Las declaraciones de nuestros oficialistas criollos para justificar ambas acciones se basan en el mismo razonamiento, esencial en el pensamiento fascista: ningún derecho de las personas, sea el de la legítima protesta o el derecho a la vida y a la libertad, como es el caso de los prisioneros y detenidos por causas políticas, puede nunca estar por encima del derecho del Estado a protegerse y cuidarse a sí mismo (que es como decir, a proteger y cuidar tanto las cuentas bancarias de los burócratas como sus privilegios de poder). Como "atentar contra el Estado" (esto es, criticar o poner en riesgo los cargos y beneficios de quienes gobiernan) es la falta más grave que puede existir en un régimen fascista, esa sola acusación basta para pasar por encima y eliminar derechos que son incuestionables para cualquier gobierno democrático. Y si este último además llegase a estar inspirado en la mejor tradición del socialismo democrático y humanista, pues simplemente tales derechos se convierten en sagrados e insustituibles, sin importar las razones que puedan argüir los burócratas de turno.

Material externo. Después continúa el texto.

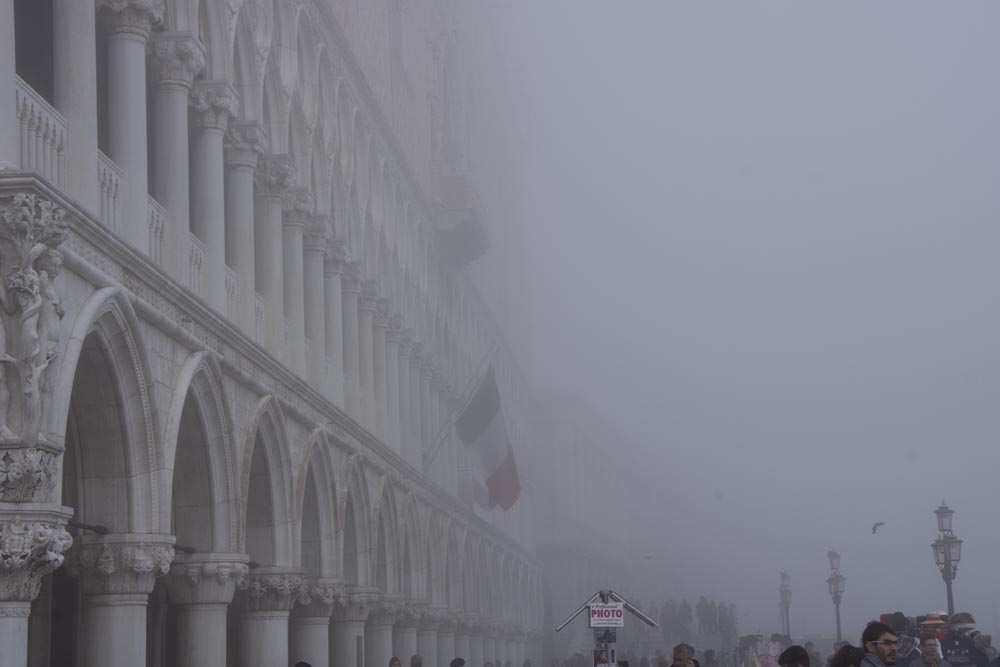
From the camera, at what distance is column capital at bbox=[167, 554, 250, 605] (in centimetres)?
1738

Frankestein, el famoso personaje de la novela de Mary Shelley en 1818, era un monstruo con cabeza pero sin cerebro, con pecho pero sin corazón, y que se movía pero no tenía alma. No era una persona, sino sólo un engendro. Por tanto, actuaba como tal. El intento de su creador por juntar pedazos de otros cuerpos para formar uno resultó un fracaso.

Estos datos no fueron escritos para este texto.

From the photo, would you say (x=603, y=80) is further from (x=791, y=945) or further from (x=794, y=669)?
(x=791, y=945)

Igual ocurre con nuestro monstruo particular, el modelo de dominación actual venezolano, que tiene lengua socialista, extremidades militaristas, agallas neoliberales salvajes, cerebro de revoltijo trasnochado y un alma profundamente fascista, todo mezclado en una masa torpe y caótica, que sólo sabe sembrar miedo, destrucción y muerte a su paso. Diciéndose socialista, no es más que un adefesio fascistoide –y por tanto, actúa como tal- que a medida que se desenvuelve en el ejercicio del poder, va quedando progresivamente al desnudo, como en una decadente pero reveladora sesión de striptease político.